I have already proved that for $\mathbb{Z}/p\mathbb{Z}$ there are $\phi(p)=p-1$ generators, because the order of the coprime numbers to $p$ is exactly $p$.
However I am struggling with the cases $\mathbb{Z}/p^r\mathbb{Z}$ and $\mathbb{Z}/p^rq^s\mathbb{Z}$.
I would appreciate a lot if you could help me with this proof.
Thanks in advanced.
In general, a cyclic group $\mathbb{Z_n}$ (or if you prefer $\mathbb{Z}/n\mathbb{Z}$) has $\phi(n)$ generators.
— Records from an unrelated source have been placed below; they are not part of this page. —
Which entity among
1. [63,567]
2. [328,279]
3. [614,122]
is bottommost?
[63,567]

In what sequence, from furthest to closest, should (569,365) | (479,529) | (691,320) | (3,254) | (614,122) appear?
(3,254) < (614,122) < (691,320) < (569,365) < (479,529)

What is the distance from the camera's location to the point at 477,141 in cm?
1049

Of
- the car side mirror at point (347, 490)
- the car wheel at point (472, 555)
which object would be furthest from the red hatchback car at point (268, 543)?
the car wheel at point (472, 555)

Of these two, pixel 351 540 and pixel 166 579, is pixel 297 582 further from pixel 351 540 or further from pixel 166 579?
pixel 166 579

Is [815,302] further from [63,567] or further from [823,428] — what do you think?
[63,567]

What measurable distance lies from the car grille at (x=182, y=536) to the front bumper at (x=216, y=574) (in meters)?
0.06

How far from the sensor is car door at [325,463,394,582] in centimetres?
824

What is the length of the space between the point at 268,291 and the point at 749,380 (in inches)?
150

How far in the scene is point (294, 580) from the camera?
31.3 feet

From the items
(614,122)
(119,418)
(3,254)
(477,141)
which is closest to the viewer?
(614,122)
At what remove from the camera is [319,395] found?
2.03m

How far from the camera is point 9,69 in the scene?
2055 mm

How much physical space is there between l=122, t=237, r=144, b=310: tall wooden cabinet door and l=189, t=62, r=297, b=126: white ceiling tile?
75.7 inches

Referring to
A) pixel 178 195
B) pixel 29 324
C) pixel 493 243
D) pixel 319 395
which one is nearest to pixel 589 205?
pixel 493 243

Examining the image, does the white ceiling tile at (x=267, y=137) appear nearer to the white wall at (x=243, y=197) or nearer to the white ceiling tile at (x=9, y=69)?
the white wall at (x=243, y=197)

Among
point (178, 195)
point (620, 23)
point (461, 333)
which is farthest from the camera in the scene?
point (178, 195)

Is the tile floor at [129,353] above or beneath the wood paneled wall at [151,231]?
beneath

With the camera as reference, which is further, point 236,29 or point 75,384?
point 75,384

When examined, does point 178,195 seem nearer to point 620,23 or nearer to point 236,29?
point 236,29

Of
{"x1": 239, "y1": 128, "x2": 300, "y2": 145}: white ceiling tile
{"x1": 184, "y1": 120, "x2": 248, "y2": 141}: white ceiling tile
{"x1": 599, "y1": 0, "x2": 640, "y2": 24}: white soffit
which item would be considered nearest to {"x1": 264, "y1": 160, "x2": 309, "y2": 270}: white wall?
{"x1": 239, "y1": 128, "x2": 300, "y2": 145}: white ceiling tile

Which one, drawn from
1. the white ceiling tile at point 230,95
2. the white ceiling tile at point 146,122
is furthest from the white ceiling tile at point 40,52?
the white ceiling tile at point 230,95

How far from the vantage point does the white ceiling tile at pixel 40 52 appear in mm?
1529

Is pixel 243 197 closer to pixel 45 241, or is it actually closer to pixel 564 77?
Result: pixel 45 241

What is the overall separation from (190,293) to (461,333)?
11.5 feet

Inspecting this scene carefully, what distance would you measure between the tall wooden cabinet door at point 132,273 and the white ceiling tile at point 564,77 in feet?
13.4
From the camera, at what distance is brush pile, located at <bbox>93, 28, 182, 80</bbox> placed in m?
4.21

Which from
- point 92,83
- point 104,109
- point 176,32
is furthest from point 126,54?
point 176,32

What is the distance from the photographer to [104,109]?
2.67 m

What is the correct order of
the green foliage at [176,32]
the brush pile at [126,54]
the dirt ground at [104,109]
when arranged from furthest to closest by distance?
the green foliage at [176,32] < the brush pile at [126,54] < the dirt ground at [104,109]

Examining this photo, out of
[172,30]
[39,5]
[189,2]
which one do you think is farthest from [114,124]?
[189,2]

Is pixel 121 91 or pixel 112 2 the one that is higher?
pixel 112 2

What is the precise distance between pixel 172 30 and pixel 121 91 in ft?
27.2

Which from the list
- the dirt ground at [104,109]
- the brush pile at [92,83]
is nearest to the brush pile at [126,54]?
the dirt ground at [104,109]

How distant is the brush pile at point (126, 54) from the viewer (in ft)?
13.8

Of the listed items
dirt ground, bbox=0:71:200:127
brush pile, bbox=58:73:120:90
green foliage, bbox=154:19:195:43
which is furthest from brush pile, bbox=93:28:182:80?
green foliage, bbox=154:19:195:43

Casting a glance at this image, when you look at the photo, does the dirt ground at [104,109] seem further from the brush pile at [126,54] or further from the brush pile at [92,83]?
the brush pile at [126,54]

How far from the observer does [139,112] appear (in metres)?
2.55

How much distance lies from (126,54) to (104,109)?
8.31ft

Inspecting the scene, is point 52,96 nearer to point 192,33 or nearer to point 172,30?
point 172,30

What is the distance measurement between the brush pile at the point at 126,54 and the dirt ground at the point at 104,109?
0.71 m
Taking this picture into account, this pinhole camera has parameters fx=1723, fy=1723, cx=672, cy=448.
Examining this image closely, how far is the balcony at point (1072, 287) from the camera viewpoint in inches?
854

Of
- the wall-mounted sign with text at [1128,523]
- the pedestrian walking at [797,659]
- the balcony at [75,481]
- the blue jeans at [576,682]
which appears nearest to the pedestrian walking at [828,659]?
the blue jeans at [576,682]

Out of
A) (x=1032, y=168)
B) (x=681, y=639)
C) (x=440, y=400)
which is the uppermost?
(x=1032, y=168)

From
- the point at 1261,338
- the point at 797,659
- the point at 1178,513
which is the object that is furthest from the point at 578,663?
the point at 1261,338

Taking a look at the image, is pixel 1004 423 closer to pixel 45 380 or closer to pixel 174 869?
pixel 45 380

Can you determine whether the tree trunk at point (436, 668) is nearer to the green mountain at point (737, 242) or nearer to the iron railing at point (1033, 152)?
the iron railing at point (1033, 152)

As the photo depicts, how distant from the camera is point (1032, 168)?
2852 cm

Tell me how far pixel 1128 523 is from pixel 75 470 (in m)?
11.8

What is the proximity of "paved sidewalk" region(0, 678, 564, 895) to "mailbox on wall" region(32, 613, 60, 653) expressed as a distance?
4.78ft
Let's prove it.
Lemma: if $gcd(a,n)=d$ then $\langle a\rangle=\langle d\rangle$ in $\mathbb{Z_n}$.
Proof: $d$ divides $a$ so it's obvious that $a\in\langle d\rangle$ and hence $\langle a\rangle\leq\langle d\rangle$. As for the other direction, note that $d=gcd(a,n)$ and hence there are $k,l\in\mathbb{Z}$ such that $ak+nl=d$. So that way in $\mathbb{Z_n}$ we have $ak=d$, so $d\in\langle a\rangle$ and hence $\langle d\rangle\leq\langle a\rangle$.
Alright, so after we proved the lemma it's very easy to conclude that if $a\in\mathbb{Z_n}$ then $\langle a\rangle=\mathbb{Z_n}$ if and only if $gcd(a,n)=1$. So that way we get that the number of elements which generate $\mathbb{Z_n}$ is $\phi(n)$. For example, if $p$ is a prime then $\phi(p^r)=p^{r-1}(p-1)$ and that is the number of generators.